(Collected data)
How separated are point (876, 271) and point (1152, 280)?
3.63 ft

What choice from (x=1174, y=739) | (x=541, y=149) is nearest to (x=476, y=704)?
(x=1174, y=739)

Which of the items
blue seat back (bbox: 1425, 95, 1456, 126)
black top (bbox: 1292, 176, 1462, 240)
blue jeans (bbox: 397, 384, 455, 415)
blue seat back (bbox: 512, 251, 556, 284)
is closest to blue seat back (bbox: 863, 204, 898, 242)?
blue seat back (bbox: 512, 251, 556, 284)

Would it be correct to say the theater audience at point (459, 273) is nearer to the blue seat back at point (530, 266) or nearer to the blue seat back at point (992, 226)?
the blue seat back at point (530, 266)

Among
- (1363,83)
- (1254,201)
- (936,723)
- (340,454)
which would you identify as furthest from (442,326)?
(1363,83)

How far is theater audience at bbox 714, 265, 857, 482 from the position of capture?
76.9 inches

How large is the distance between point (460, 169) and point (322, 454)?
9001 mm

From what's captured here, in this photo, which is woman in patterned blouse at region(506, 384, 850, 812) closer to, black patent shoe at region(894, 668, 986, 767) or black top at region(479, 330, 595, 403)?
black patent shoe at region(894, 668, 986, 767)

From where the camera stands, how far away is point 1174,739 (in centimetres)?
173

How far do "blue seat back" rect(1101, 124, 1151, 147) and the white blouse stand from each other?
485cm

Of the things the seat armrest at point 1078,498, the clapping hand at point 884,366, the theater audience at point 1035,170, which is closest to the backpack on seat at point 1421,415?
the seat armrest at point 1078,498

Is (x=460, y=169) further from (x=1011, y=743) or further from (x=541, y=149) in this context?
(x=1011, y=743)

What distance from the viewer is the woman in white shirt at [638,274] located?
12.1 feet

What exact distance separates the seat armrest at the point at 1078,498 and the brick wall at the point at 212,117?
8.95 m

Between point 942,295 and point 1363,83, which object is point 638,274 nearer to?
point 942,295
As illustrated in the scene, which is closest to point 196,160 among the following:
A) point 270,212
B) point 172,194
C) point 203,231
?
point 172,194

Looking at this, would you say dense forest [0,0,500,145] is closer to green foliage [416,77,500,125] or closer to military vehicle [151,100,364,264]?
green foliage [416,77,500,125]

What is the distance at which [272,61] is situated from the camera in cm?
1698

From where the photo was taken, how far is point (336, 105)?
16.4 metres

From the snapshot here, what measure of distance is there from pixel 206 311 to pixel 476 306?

_PROBLEM:_ Find each line in the records that contains the string "region", and copy those lines. Only matches with the same capitalization count.

_RESPONSE TO THIS EXERCISE:_
From what's captured here, in this photo, which is woman in patterned blouse at region(506, 384, 850, 812) closer to, black patent shoe at region(894, 668, 986, 767) or black top at region(479, 330, 595, 403)?
black patent shoe at region(894, 668, 986, 767)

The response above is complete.